Certains éditeurs souhaitent que le moratoire de 2009 sur les accords État-Presse-La Poste, qui prévoyaient une revalorisation progressive des tarifs du transport postal, soit reconduit en 2010 pour six mois ou un an. Les supports dont les ventes s’appuient sur l’abonnement postal, comme la presse magazine et la presse spécialisée, sont les premiers à réclamer cette prolongation. Les éditeurs de la presse quotidienne nationale veulent, quant à eux, préserver la crédibilité des accords Schwartz entre l’État, la presse et La Poste. Étant donné les difficultés rencontrées par la presse pour sa diffusion, j’estime indispensable de prolonger le moratoire pour six mois en 2010. Monsieur le ministre, où en sont les discussions sur ce sujet ?

L’augmentation de 7 à 9 millions d’euros de l’aide destinée aux quotidiens nationaux à faibles ressources publicitaires me semble très insuffisante. Il faut soutenir ces quelques journaux d’opinion, comme L’Humanité, qui suscitent peu l’intérêt des investisseurs privés ou des annonceurs mais sont indispensables au pluralisme de la presse. Une stratégie cohérente supposerait de cibler les aides publiques au profit de cette presse citoyenne. Votre prédécesseur avait annoncé que ce fonds serait doublé en 2009 afin de répondre à la détresse financière des titres les plus faibles. Qu’est-il advenu de cette promesse ? Si ce fonds a doublé, pourquoi cela ne se traduit-il pas dans ce budget, alors que l’effondrement du marché publicitaire se poursuit ? A l’évidence, il y a un manque de cohérence que des annonces non suivies d’effet peinent à dissimuler…

La reconnaissance juridique des rédactions serait le rempart le plus efficace contre les effets pervers des concentrations.

En ce qui concerne la modernisation, l’augmentation du fonds d’aide au développement des services de presse en ligne ne suffira pas. Un statut d’éditeur de presse en ligne a été inscrit dans la loi Hadopi I : allons au bout de la logique, demandons à Bruxelles un alignement du taux de TVA de la presse numérique sur celui de la presse imprimée. Cela sera plus légitime qu’une application du taux réduit de TVA dans la restauration !

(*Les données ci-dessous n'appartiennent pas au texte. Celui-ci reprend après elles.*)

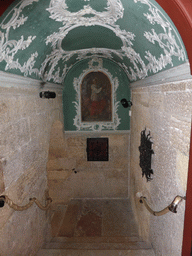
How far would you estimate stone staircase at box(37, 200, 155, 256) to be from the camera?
10.7 feet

J’ai inclus dans mon rapport des éléments sur le devenir de l’Agence France-Presse. Le défaut de stratégie est préoccupant : la rentabilité ne saurait conduire à la remise en cause d’un statut qui a permis à l’AFP d’asseoir durablement sa renommée internationale. Les performances financières récentes de l’AFP sont bonnes, pourquoi modifier le statut ! La direction avance deux arguments. L’État accepterait d’intervenir mais souhaiterait en échange pouvoir peser sur les décisions de gestion. Or, l’agence exerce certaines missions de service public mais n’a pas à devenir une agence d’État ! Selon la direction, l’AFP aurait besoin d’une dotation de 65 millions d’euros, 45 en capitaux propres et 20 en autorisations d’endettement, pour mener à bien sa politique de développement. Or l’intersyndicale a souligné la rentabilité très incertaine des acquisitions menées jusqu’ici ; elle ne veut pas que l’agence s’éloigne de son coeur de métier. Monsieur le ministre, comment comptez-vous garantir le financement des missions d’intérêt général -rayonnement international, francophonie, couverture géographique et linguistique exhaustive ? Comment comptez-vous répondre aux inquiétudes du personnel sur les risques d’étatisation ou de privatisation ? L’indépendance rédactionnelle doit constituer un principe de gouvernance.

Étant donné les réserves que j’ai émises, je serai personnellement défavorable à l’adoption des crédits du programme « Presse » de la mission « Médias ». La commission de la culture a donné, elle, un avis favorable à l’adoption des crédits.